Rewrite every line of the items below as a single numbered list, skipping blank lines. Leave the pictures out.
______
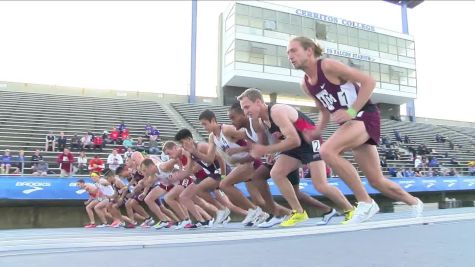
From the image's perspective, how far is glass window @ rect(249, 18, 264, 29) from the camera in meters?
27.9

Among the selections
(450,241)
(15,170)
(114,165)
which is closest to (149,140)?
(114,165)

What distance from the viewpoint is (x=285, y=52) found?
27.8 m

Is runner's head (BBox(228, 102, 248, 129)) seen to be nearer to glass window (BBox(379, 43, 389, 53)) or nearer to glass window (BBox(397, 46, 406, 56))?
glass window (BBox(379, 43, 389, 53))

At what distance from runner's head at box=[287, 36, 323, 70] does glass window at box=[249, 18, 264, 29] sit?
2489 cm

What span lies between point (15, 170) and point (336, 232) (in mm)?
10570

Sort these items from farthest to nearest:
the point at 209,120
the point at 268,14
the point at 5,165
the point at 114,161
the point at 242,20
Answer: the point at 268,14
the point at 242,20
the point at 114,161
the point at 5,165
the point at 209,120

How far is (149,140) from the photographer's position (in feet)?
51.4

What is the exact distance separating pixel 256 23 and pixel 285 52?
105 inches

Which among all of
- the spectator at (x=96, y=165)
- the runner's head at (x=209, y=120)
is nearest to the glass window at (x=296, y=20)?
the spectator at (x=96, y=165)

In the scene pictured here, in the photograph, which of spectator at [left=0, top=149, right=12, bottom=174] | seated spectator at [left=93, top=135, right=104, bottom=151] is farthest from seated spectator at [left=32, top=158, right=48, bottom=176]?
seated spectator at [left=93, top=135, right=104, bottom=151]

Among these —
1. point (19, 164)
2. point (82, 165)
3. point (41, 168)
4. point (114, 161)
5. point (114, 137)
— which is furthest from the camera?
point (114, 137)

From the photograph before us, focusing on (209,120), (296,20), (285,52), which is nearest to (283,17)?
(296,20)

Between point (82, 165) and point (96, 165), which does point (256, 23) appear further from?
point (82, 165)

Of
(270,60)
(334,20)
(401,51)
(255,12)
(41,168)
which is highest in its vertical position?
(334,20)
______
**THE REPLY:**
1. From the image's perspective, how far is glass window @ rect(249, 18, 264, 29) from the camera in meters?
2. 27.9
3. Among the selections
4. (450,241)
5. (15,170)
6. (114,165)
7. which is closest to (149,140)?
8. (114,165)
9. What distance from the viewpoint is (x=285, y=52) found?
10. 27.8 m
11. Is runner's head (BBox(228, 102, 248, 129)) seen to be nearer to glass window (BBox(379, 43, 389, 53)) or nearer to glass window (BBox(397, 46, 406, 56))?
12. glass window (BBox(379, 43, 389, 53))
13. At what distance from runner's head at box=[287, 36, 323, 70] does glass window at box=[249, 18, 264, 29] sit?
14. 2489 cm
15. What span lies between point (15, 170) and point (336, 232) (in mm)?
16. 10570
17. Sort these items from farthest to nearest:
18. the point at 209,120
19. the point at 268,14
20. the point at 5,165
21. the point at 114,161
22. the point at 242,20
23. Answer: the point at 268,14
24. the point at 242,20
25. the point at 114,161
26. the point at 5,165
27. the point at 209,120
28. How far is (149,140) from the photographer's position (in feet)?
29. 51.4
30. What is the exact distance separating pixel 256 23 and pixel 285 52?
31. 105 inches
32. Which among all of
33. - the spectator at (x=96, y=165)
34. - the runner's head at (x=209, y=120)
35. is nearest to the glass window at (x=296, y=20)?
36. the spectator at (x=96, y=165)
37. In the scene pictured here, in the photograph, which of spectator at [left=0, top=149, right=12, bottom=174] | seated spectator at [left=93, top=135, right=104, bottom=151] is farthest from seated spectator at [left=32, top=158, right=48, bottom=176]?
38. seated spectator at [left=93, top=135, right=104, bottom=151]
39. Among these —
40. 1. point (19, 164)
41. 2. point (82, 165)
42. 3. point (41, 168)
43. 4. point (114, 161)
44. 5. point (114, 137)
45. — which is furthest from the camera?
46. point (114, 137)
47. From the photograph before us, focusing on (209,120), (296,20), (285,52), which is nearest to (283,17)?
48. (296,20)
49. Between point (82, 165) and point (96, 165), which does point (256, 23) appear further from?
50. point (82, 165)
51. Of
52. (270,60)
53. (334,20)
54. (401,51)
55. (255,12)
56. (41,168)
57. which is highest in its vertical position?
58. (334,20)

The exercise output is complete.